Shares of the world’s No. 2 confectioner rose 5.04 percent to $43.7 in extended trading on Wednesday as the company’s Power Brands business registered fourth straight quarter of gains.
The business, which houses Cadbury, Milka and Trident Gum, reported second-quarter sales of $4.55 billion, a 5.2 percent rise from a year earlier. It accounted for nearly 75 percent of its total revenue.
Mondelez’s performance comes at a time when food packaging companies are facing a number of challenges ranging from higher transportation costs to consumers’ growing preference for healthier foods.

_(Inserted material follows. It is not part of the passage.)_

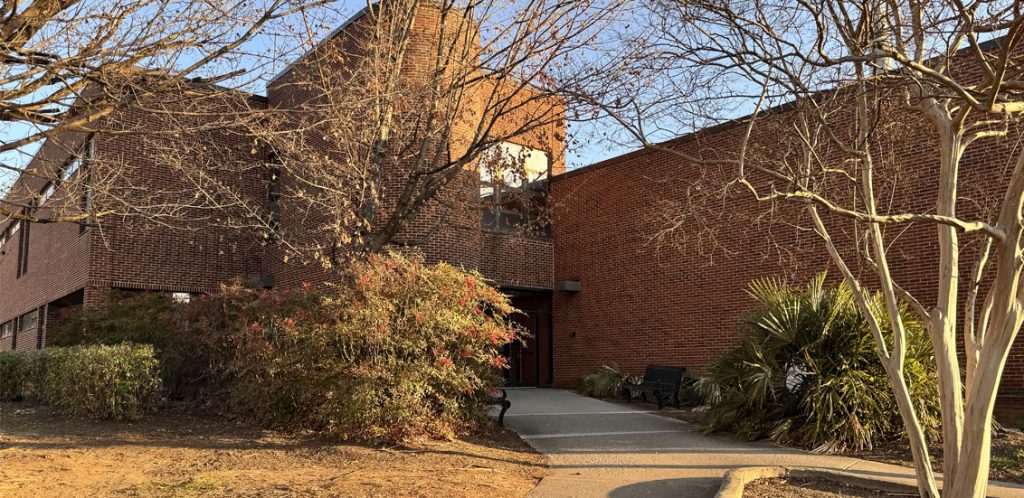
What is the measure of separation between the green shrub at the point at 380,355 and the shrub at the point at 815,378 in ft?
10.9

The company has been opening more efficient manufacturing plants and implementing zero-based budgeting, which requires expenses to be justified for each new period, as part of plans to cut about $3 billion in costs by the end of 2018. These efforts drove adjusted gross profit margin up 60 basis points to 40.4 percent. Net income attributable to the company fell to $323 million, or 22 cents per share, in the second quarter ended June 30 from $498 million, or 32 cents per share, a year earlier.
Excluding items, the company earned 56 cents per share, beating analysts’ estimates by 2 cents, according to Thomson Reuters I/B/E/S.